━━ Passage shown ━━
I’ve lived in Seattle for over three years, and while I love this city, I just have to say: Seattle has a bagel problem. Having moved here from New York City (by way of San Francisco, fine), I admit my standards are high, but Seattle, come on! Get your bagel game together.
I’m looking for a New York style bagel. A bagel bagel. I don’t want one of these “Montreal-style” shenanigans. I’m looking for a bagel that’s bigger than my fist, one with a chewy crust (with just a bit of crackle), and a crumb that’s tender but not overly doughy.
I’M LOOKING FOR LOX AND SCHMEAR. Can I get an amen?
In my dreams, I open up a wildly successful bagel shop here in Seattle. We sell hot, fresh bagels, plain and flavored cream cheese, and lox on lox on lox. Also maybe some black and white cookies, because I miss those, too. Side of fresh OJ and coffee with extra cream?
It’s a nice dream. Until then, these homemade bagels will have to do.
Adapted from Peter Reinhart
- 2 tablespoons barley malt syrup (can substitute honey)
- 2 teaspoons rapid rise yeast
- 3 teaspoons kosher salt
- 2 1/4 cups lukewarm water (it should feel just warm to the touch)
- 7 cups bread flour
For poaching liquid:
- 2 to 3 quarts water
- 2 tablespoons barley malt syrup (or honey)
- 1 tablespoon baking soda
- 1 teaspoon kosher salt
- poppy seeds
- sesame seeds
- dried minced onion, rehydrated in a small bowl of water
- cream cheese and lox (psh, obviously)
Make the dough:
Stir the barley malt syrup (or honey), yeast and salt into the lukewarm water.
Place the flour into the bowl of an electric mixer (or into a mixing bowl, if working by hand) and pour the water/yeast mixture on top. Using the dough hook on the lowest speed (or using a sturdy wooden spoon), mix for about 5 minutes, until the dough is well blended and forms a smooth, barely tacky ball that pulls away from the sides of the mixing bowl (if you’re working by hand, remove the dough from the bowl once it forms a rough ball, and continue kneading by hand on a very lightly floured work surface until you get that satiny consistency).
Transfer the dough to a lightly oiled bowl, and cover it tightly with plastic wrap. Let the dough rest in the refrigerator overnight.
Shape the dough:
Before shaping, line 2 sheet pans with parchment paper, and lightly spray the paper with baking oil (Pam, etc.). Turn the dough out of the bowl (on an un-floured surface) and divide it into 12-13 equal pieces (I like to make my bagels about 115 grams each, if we’re going to get real precise about it).
━━━
━━ Dataset extract ━━
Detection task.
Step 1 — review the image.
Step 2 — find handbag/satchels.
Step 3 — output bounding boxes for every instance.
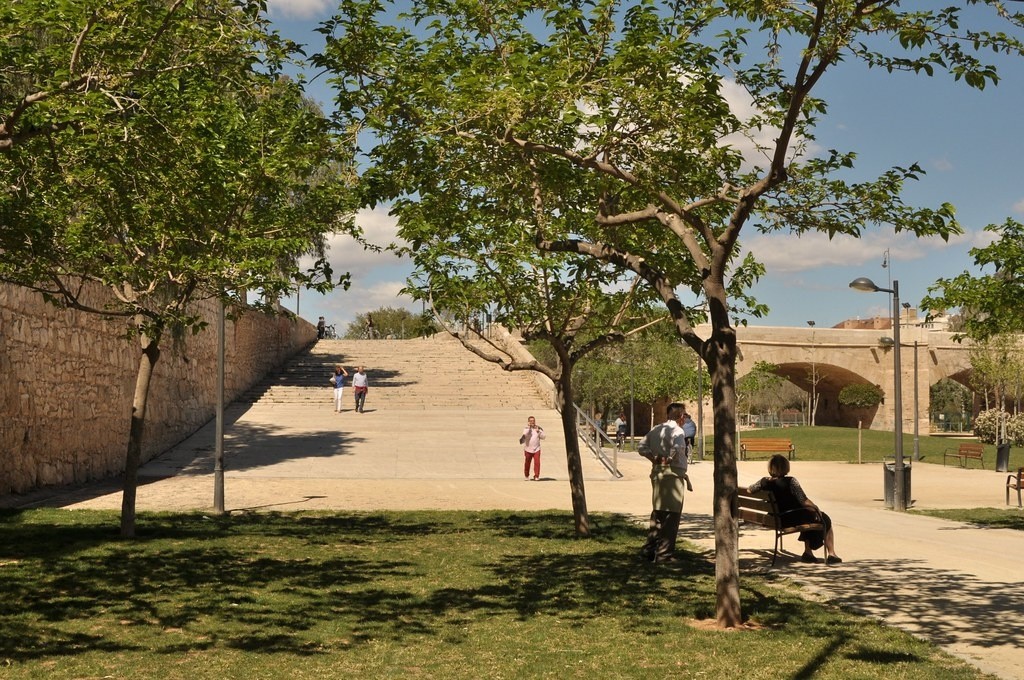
[329,373,336,384]
[520,434,526,444]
━━━
Rewrite the bagel post, starting with "I’ve lived in" and going on through "get an amen?", swapping "Seattle" for "Portland". The items have nothing to do with the bagel post.

Output for this exercise.
I’ve lived in Portland for over three years, and while I love this city, I just have to say: Portland has a bagel problem. Having moved here from New York City (by way of San Francisco, fine), I admit my standards are high, but Portland, come on! Get your bagel game together.
I’m looking for a New York style bagel. A bagel bagel. I don’t want one of these “Montreal-style” shenanigans. I’m looking for a bagel that’s bigger than my fist, one with a chewy crust (with just a bit of crackle), and a crumb that’s tender but not overly doughy.
I’M LOOKING FOR LOX AND SCHMEAR. Can I get an amen?